Les trois hommes s’affairent à vérifier les dossiers du week-end. Ils parlent une langue que je comprends un peu grâce à mes recherches nocturnes : « autorisation de créma », « permis d’inhumer », « contrat obsèques », « thanatopracteur »,                « certificat de  décès», « soins mortuaires », « allumage du four ». Je ne peux que rester dans mon coin et observer de loin l’effervescence. Didier, le directeur, finit par me dire qu’il y a eu beaucoup de décès dans le week-end, que les salons de présentations sont presque pleins et que la semaine s’annonce chargée. Le premier rendez-vous arrive sous peu, il me montre une chaise et me mets dans le bain immédiatement :

⸺ Tu vas devoir apprendre vite et observer. Je n’aurais pas beaucoup de temps pour t’expliquer, alors assieds-toi, prend des notes et on en parle après.

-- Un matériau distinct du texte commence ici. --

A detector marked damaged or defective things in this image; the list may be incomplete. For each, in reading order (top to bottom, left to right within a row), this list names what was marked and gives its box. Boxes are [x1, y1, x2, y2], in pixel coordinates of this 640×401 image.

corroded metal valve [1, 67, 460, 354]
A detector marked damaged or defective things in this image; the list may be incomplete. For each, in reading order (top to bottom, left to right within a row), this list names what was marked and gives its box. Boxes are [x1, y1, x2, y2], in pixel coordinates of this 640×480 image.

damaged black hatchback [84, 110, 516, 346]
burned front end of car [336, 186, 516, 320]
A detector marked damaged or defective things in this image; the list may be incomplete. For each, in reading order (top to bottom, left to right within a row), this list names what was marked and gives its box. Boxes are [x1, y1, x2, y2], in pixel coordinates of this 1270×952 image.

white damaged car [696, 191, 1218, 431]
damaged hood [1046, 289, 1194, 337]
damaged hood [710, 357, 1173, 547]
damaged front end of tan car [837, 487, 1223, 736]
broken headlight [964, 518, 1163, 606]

Décidément la mort n’attend pas, elle ne prend pas de jour de repos, et les premières gelées l’ont aidé dans sa besogne. Je ne veux surtout pas être une charge, je me ferais donc discrète, les yeux et les oreilles grands ouverts, et le cerveau en ébullition. Moi qui voulais apprendre sur le terrain, je suis servie !

Une sexagénaire entre dans le bureau, accompagnée d’un homme un peu plus jeune me semble-t-il. À moins que la souffrance ait fait prendre dix ans à cette femme. Je comprends qu’elle est veuve depuis samedi soir, le corps de son défunt mari doit arriver ce matin dans un salon qui lui a été réservé la veille. Didier entame des explications à propos des démarches administratives. Ce monsieur M. sera incinéré, ses cendres reposeront dans une cavurne du cimetière à côté. C’étaient là ses volontés. Le médecin a rempli le certificat de décès que la main fébrile de la veuve pose sur l’immense bureau. Elle semble perdue, son regard dans le vide ne traduit rien de plus que l’incrédulité. Le cancer a emporté une partie d’elle-même en dévorant son défunt mari. Elle regarde le certificat une dernière fois et finit par lancer :

⸺ Ils disent qu’il est mort à vingt-deux heures trente mais c’est pas vrai.

⸺ Pardon ? répond Didier sans comprendre.

⸺ Le film de TF1 venait de commencer quand il s’est effondré, je me souviens bien ! C’est n’importe quoi ce papier, il est mort à vingt et une heure quinze à mon avis. 

⸺ Très bien je comprends. Mais le médecin doit noter l’heure à laquelle il a lui-même constaté le décès Madame. Ne vous inquiétez pas de ça, ce n’est que de la paperasse.